Effectivley managing human capital: A new outlook on ROI and 
cost-benefit analysis

By on January 29, 2014

The constant chat of economic troubles foreseeable in South Africa’s future may just hinder your stride into the New Year.

As we are constantly reminded times are tough and many economists continue to predict challenging economic times for South Africa for the foreseeable future.  It is during these times that business leaders are placed under even more pressure to show the value of initiatives and projects, says Jay Owens, partner and consultant at The Human Edge and accredited ROI Institute member and trainer.

The concepts of cost-benefit analysis and Return-On-Investment (ROI) are nothing new.  Both have been used time after time to show the value of programmes, processes and initiatives.  Cost-benefit analysis is grounded in welfare economics and public finance with ROI in business accounting and finance.  Together the two are the ultimate measures of profitability, but alone, they are insufficient when dealing with the complexities of human capital.

While cost-benefit analysis and ROI report the financial success of programmes, the concern is that they omit critical evidence as to why the financial impact is what it is.  By balancing financial impact with measures that address individuals’ perspectives and the systems and processes that support the transfer of learning, a complete story of programme success or failure can be reported.

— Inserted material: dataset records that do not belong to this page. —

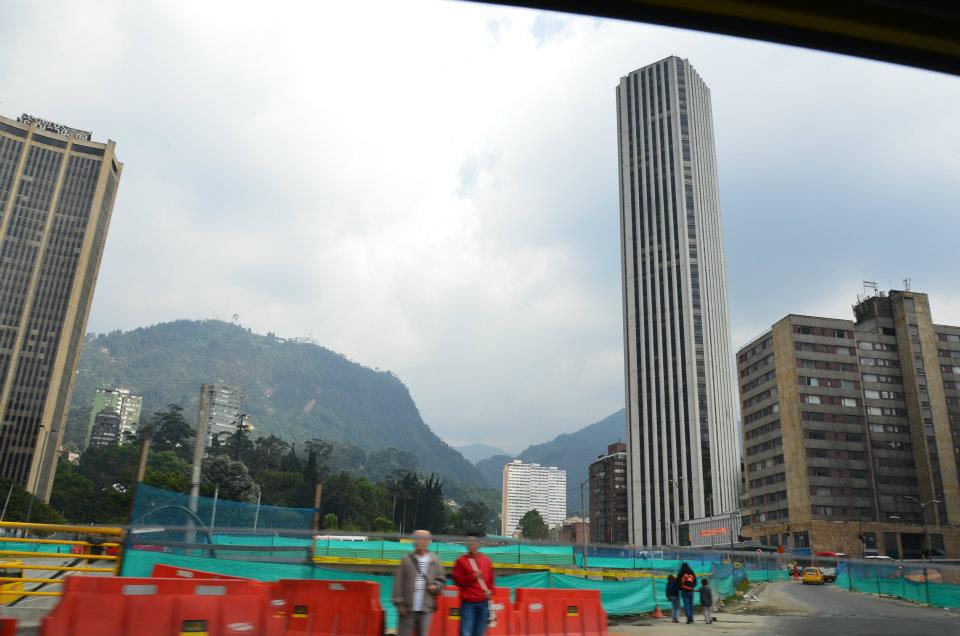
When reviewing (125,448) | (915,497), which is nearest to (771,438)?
(915,497)

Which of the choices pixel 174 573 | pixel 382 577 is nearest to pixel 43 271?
pixel 174 573

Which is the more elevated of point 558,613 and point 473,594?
point 473,594

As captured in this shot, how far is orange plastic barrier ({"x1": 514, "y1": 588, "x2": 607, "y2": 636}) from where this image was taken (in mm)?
12234

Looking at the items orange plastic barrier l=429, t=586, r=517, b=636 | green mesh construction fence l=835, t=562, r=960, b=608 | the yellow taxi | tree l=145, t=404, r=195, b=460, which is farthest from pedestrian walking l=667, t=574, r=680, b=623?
tree l=145, t=404, r=195, b=460

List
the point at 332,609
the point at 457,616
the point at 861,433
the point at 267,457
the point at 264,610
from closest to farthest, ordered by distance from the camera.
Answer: the point at 264,610 < the point at 332,609 < the point at 457,616 < the point at 861,433 < the point at 267,457

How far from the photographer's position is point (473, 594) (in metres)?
9.60

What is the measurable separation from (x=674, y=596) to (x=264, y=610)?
13072 millimetres

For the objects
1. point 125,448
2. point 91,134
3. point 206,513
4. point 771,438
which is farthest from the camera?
point 125,448

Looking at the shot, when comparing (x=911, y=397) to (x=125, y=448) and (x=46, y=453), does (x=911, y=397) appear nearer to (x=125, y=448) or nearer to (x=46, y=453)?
(x=46, y=453)

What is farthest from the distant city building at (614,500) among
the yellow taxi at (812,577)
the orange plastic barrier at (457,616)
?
the orange plastic barrier at (457,616)

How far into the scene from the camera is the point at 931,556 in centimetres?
8194

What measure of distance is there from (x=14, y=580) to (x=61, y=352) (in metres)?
122

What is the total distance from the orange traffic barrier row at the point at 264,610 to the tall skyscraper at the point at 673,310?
114 meters

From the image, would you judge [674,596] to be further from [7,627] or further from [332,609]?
[7,627]
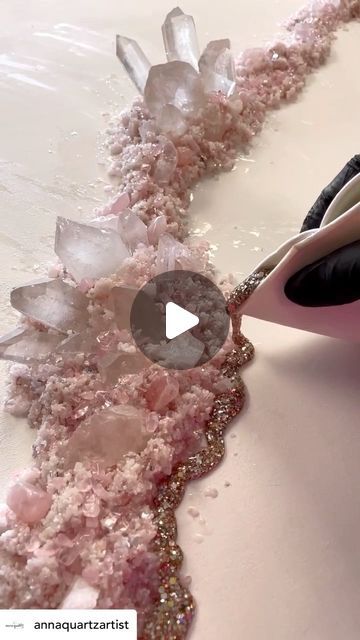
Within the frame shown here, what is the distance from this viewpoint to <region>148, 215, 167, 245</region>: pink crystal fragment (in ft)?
2.66

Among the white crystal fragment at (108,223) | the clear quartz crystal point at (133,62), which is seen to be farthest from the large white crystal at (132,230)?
the clear quartz crystal point at (133,62)

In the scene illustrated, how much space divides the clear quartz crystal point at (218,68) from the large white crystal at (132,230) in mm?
261

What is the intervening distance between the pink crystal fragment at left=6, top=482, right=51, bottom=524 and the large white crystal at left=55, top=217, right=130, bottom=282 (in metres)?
0.22

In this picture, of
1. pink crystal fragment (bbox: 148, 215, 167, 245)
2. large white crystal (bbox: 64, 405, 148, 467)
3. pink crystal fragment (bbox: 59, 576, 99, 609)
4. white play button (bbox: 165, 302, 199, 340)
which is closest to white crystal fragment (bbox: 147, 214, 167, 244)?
pink crystal fragment (bbox: 148, 215, 167, 245)

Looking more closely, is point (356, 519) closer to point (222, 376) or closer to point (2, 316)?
point (222, 376)

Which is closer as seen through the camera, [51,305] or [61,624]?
[61,624]

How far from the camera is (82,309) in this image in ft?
2.39

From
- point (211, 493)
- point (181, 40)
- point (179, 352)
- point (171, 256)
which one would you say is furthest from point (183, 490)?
point (181, 40)

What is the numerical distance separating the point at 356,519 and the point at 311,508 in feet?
0.13

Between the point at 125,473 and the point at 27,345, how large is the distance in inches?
6.6

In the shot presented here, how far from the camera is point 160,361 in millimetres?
703

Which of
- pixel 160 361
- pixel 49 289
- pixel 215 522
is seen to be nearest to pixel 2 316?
pixel 49 289
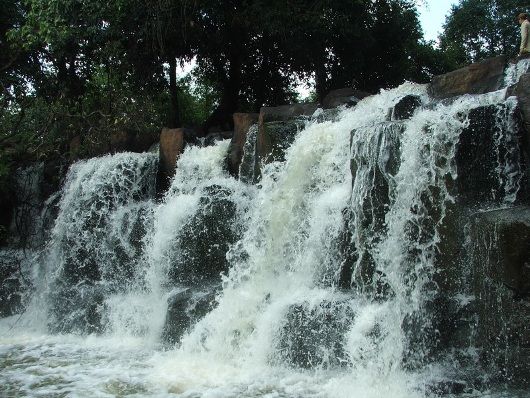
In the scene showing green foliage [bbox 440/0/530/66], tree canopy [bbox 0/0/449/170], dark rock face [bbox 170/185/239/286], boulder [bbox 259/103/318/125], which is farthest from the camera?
green foliage [bbox 440/0/530/66]

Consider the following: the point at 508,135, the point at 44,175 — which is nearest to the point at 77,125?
the point at 44,175

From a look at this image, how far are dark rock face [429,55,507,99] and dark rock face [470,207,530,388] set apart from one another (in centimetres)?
426

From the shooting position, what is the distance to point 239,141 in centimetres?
936

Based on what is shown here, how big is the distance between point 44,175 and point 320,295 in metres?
7.29

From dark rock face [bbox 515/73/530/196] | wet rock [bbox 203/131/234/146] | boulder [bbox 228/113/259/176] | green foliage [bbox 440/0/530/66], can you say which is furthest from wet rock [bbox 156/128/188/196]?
green foliage [bbox 440/0/530/66]

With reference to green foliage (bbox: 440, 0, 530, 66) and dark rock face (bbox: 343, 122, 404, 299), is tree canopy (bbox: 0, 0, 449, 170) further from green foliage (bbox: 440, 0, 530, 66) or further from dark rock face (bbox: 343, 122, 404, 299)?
green foliage (bbox: 440, 0, 530, 66)

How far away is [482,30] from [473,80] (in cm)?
1632

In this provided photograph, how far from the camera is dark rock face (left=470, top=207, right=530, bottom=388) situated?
14.7ft

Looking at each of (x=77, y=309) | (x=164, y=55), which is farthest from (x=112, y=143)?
(x=77, y=309)

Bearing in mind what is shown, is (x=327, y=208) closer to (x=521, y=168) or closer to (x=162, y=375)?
(x=521, y=168)

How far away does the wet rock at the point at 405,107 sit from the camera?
7741mm

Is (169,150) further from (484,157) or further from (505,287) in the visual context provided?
(505,287)

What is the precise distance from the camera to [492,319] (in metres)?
4.75

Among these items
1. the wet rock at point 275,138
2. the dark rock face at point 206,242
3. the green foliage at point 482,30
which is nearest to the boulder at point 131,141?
the dark rock face at point 206,242
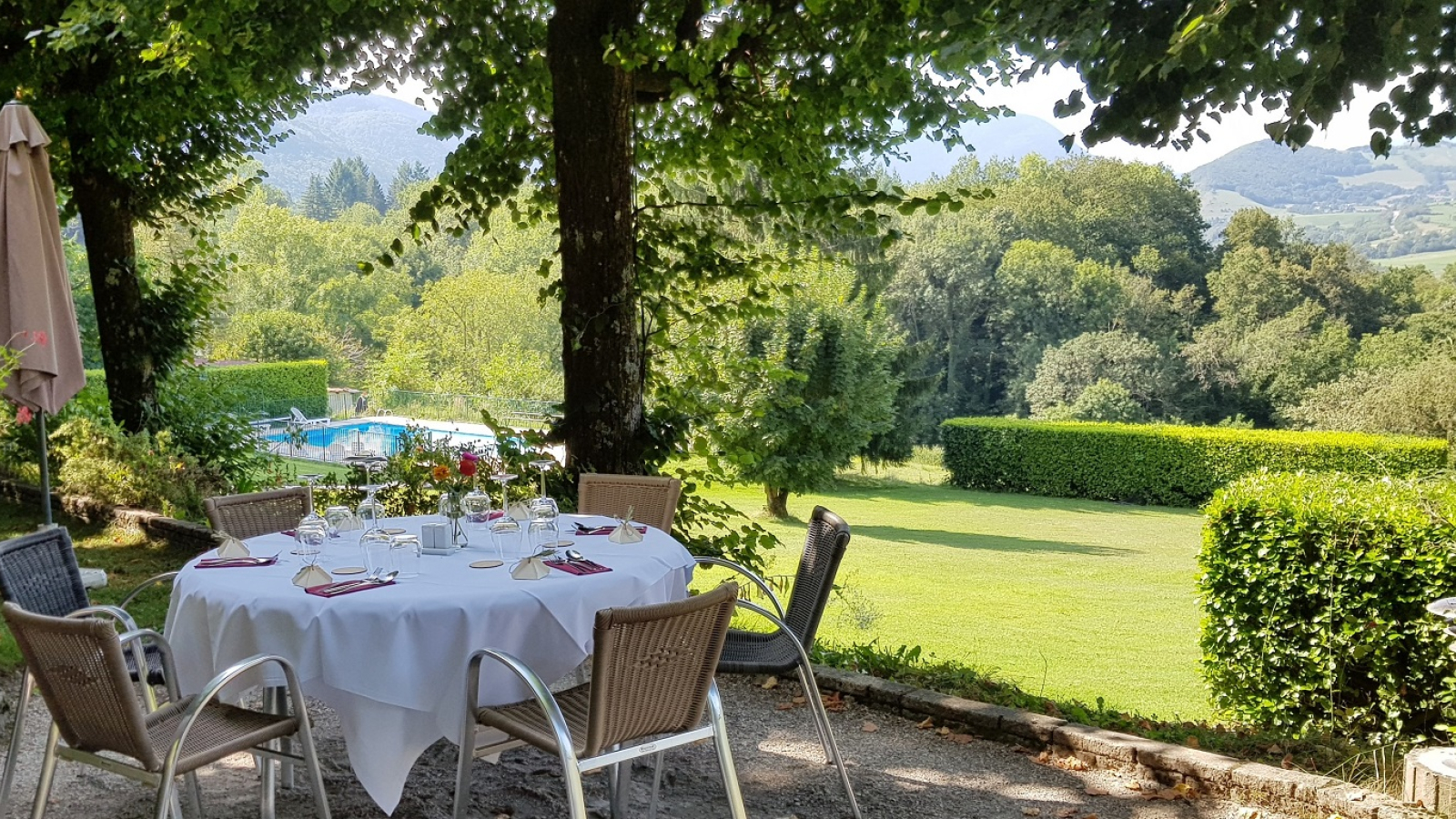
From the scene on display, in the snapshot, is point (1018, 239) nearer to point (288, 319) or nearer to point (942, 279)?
point (942, 279)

There is an ongoing call for business, government and public institutions alike to be accountable for their actions.  ROI analytics enables this accountability, providing descriptive data and hard financial measures.  On a global scale, the methodology is rated as a leading approach to programme evaluation because it reports a balanced set of measures, follows a methodical step-by-step process and adheres to standards of maintaining a conservative approach with credible outcomes.